Pierre Arnoux est professeur à l’Université d’Aix-Marseille et président de la Commission française pour l’enseignement des mathématiques (Union mathématique internationale). Au delà des grands débats généraux, il livre ici avec force un témoignage précis et dérangeant.

Je suis impressionné de voir à quel point toutes les discussions sur l’avenir de l’université oublient totalement ce qui devrait être l’un de ses deux objectifs fondamentaux : l’enseignement.

Le rapport du comité de suivi de la LRU y consacre, si j’ai bien lu, moins d’une page (section 4.7) sur 40, sans aucune recommandation, contre 4 pages pour l’analyse de Jussieu ! C’est parfaitement représentatif de ce que je vois dans tous les débats ; je mets régulièrement sur la table le problème de la « mastérisation », celui de l’échec en premier cycle et du manque d’encadrement, en indiquant des pistes de solutions possibles ; il est à chaque fois péniblement clair que tout le monde attend patiemment que j’ai fini pour retourner aux vrais sujets : le destin de l’ANR, la structure de l’AERES, la composition du CA, la gouvernance du plateau de Saclay, le destin des EQUIPEX et celui du PIA… J’ai honte de l’enseignement que je donne depuis 10 ans, et je ne vois aucun moyen d’y remédier dans les circonstances actuelles, car il n’y a plus aucun lieu pour discuter des problèmes, ou des solutions qui existent.

J’ai appris que l’AERES a expertisé la licence de mon université ; comme presque toutes les personnes impliquées, je n’étais pas au courant, et n’ai pas eu voix au chapitre: l’évaluation s’est faite entièrement sur dossier, sans visite sur place ! Le rapport final fait 3 pages, et se contente de lieux communs qui n’apportent rien (sauf prouver que l’université s’est montrée incapable de fournir la moindre donnée sur la licence, en dehors du nombre d’inscrits). L’an dernier, on m’a demandé de présider le comité d’évaluation du cursus de mathématiques d’une université étrangère; j’ai reçu deux mois à l’avance une documentation complète, et j’ai été invité sur place pour deux journées intensives où j’ai rencontré enseignants, étudiants, administratifs. Il y avait des horaires réservés pour toute personne qui voudrait me rencontrer ; j’ai fait un compte-rendu de fin de visite devant l’ensemble du département, j’ai envoyé ensuite un premier rapport de 15 pages auquel le département a répondu pour le rapport final : quel contraste !

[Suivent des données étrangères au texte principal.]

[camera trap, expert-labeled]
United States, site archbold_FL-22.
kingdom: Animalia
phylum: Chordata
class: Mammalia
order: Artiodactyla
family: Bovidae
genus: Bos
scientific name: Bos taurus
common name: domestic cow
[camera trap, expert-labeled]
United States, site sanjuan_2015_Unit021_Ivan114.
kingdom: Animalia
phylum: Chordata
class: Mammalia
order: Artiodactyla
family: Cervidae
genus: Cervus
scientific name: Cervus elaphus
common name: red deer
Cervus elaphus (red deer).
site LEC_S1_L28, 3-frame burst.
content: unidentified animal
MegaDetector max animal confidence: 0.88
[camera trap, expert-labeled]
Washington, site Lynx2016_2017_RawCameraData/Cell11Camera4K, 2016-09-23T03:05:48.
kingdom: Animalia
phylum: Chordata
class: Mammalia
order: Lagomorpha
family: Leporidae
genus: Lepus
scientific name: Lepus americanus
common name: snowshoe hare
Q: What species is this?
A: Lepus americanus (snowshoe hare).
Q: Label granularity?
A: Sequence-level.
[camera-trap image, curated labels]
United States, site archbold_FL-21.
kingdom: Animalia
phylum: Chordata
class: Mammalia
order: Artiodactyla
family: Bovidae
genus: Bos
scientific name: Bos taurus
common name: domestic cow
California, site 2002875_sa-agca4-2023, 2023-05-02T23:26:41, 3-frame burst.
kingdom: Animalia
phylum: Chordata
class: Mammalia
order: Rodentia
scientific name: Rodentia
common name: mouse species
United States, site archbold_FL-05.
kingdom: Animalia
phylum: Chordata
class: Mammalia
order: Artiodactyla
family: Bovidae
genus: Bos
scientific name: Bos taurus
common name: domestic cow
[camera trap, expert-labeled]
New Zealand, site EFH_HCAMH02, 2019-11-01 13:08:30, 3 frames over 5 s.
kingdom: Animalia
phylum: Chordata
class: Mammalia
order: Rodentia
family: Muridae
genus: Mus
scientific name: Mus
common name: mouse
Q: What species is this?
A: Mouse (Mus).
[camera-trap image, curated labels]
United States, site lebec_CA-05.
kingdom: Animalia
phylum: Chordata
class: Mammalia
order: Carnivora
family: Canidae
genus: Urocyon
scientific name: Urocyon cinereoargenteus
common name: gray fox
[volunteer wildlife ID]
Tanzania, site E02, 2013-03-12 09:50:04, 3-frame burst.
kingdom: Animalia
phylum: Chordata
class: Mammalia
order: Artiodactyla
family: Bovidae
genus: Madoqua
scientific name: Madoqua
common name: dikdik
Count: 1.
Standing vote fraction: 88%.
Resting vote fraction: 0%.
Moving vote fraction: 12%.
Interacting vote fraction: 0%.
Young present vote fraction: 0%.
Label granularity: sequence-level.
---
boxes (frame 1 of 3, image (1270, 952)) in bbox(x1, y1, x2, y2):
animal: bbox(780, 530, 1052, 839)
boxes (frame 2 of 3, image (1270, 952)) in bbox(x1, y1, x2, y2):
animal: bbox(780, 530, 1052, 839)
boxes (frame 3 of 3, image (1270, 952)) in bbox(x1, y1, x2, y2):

Je tente de faire participer à l’enseignement des étudiants de M1, pour des colles de première année. Ils en sont ravis, les étudiants de L aussi, et les enseignants également. Mais quelle galère ! Tout est perpétuellement à recommencer, pour les recruter, pour les payer, pour organiser les colles, et dès qu’un responsable change, il faut tout recommencer pour le convaincre que ce n’est pas une idée stupide, que nous savons ce que nous faisons, et que les étudiants sont qualifiés pour ce qu’ils font. C’est le rocher de Sisyphe.

Nous tentons de faire encadrer des stages de recherche pour des lycéens par des étudiants du M2 formation des maîtres: même galère, encore compliquée par l’opposition frontale de la responsable de l’IUFM.

Nos semestres racornissent régulièrement, et tendent vers 12 semaines ; on en arrive à des aberrations totales, pour les filières renforcées, avec des semaines de plus de 40 heures de cours ! Mais on a plus de deux mois de sessions d’examen : il est impossible de poser le problème, ce type de considérations pédagogiques n’ayant aucun poids face à l’inertie de la structure bureaucratique (peut-être appuyée par une partie du corps professoral, fort heureuse de voir l’année réduite à 24 semaines?).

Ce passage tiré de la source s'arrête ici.